TASK TO CARRY OUT
Set down every line from the one containing "散人玩家必看，正版合击高效入门攻略" through the last line of the records below, exactly as written, and leave out the pictures.

Pictures with short captions
□ □ □ □ □ □ □

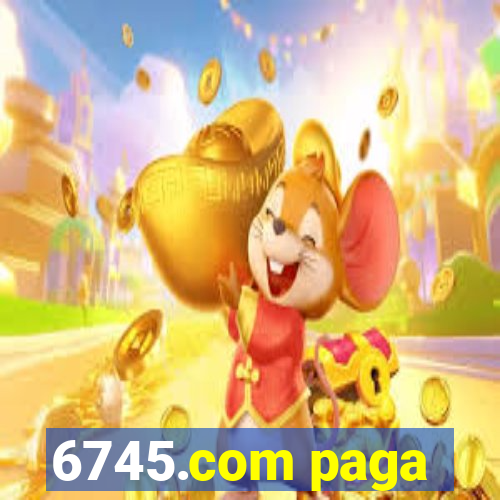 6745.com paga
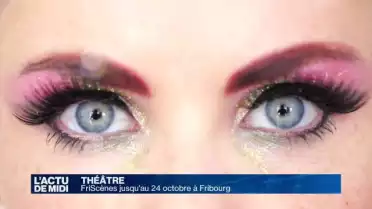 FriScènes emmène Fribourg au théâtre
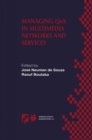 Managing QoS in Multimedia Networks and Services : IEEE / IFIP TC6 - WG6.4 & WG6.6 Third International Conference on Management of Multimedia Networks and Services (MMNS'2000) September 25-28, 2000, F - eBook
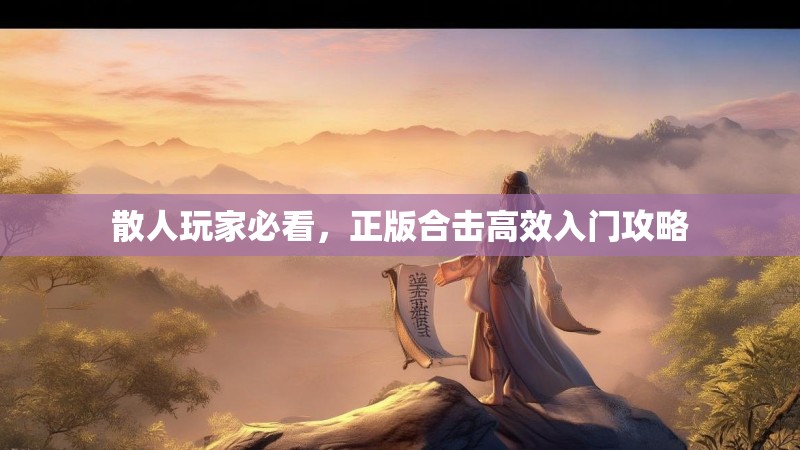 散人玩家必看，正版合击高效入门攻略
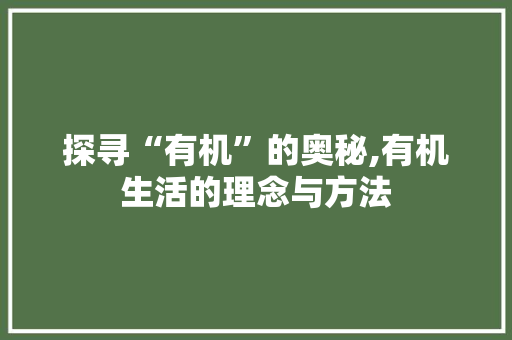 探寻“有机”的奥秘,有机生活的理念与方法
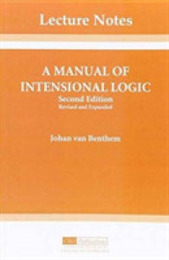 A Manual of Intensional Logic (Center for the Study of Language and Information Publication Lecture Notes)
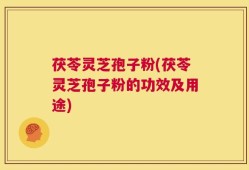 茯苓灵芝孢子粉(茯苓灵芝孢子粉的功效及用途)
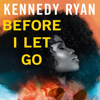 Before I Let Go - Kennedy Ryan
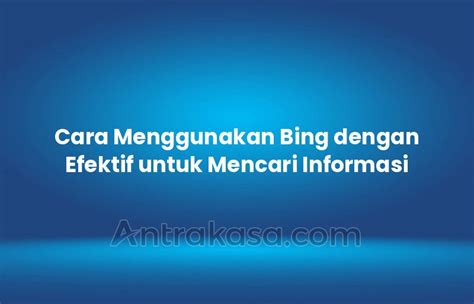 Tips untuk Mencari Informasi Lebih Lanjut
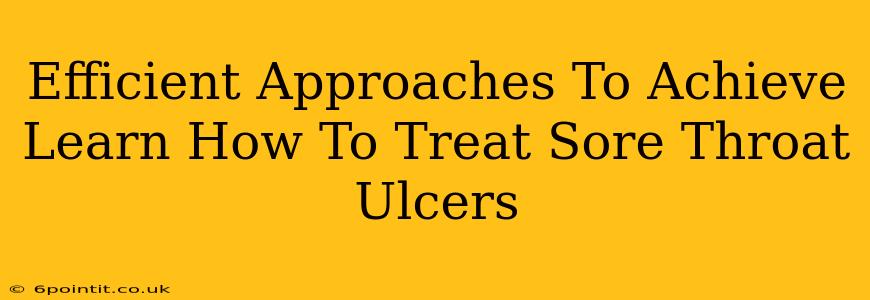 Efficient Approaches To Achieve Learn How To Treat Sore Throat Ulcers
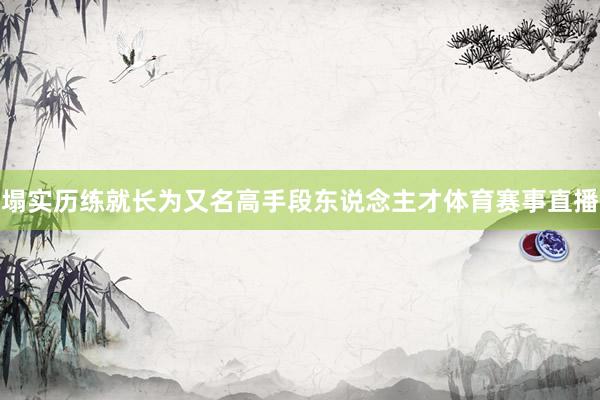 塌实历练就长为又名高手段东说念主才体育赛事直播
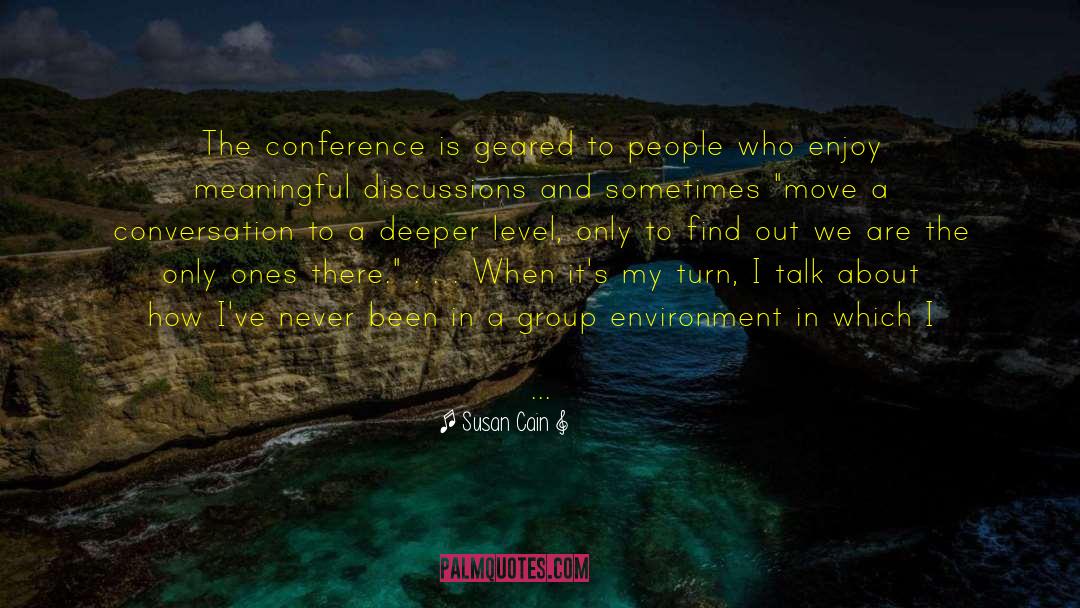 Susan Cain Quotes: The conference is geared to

□ □ □ □ □ □ □

EXERCISE RESULT
 散人玩家必看，正版合击高效入门攻略
 探寻“有机”的奥秘,有机生活的理念与方法
 A Manual of Intensional Logic (Center for the Study of Language and Information Publication Lecture Notes)
 茯苓灵芝孢子粉(茯苓灵芝孢子粉的功效及用途)
 Before I Let Go - Kennedy Ryan
 Tips untuk Mencari Informasi Lebih Lanjut
 Efficient Approaches To Achieve Learn How To Treat Sore Throat Ulcers
 塌实历练就长为又名高手段东说念主才体育赛事直播
 Susan Cain Quotes: The conference is geared to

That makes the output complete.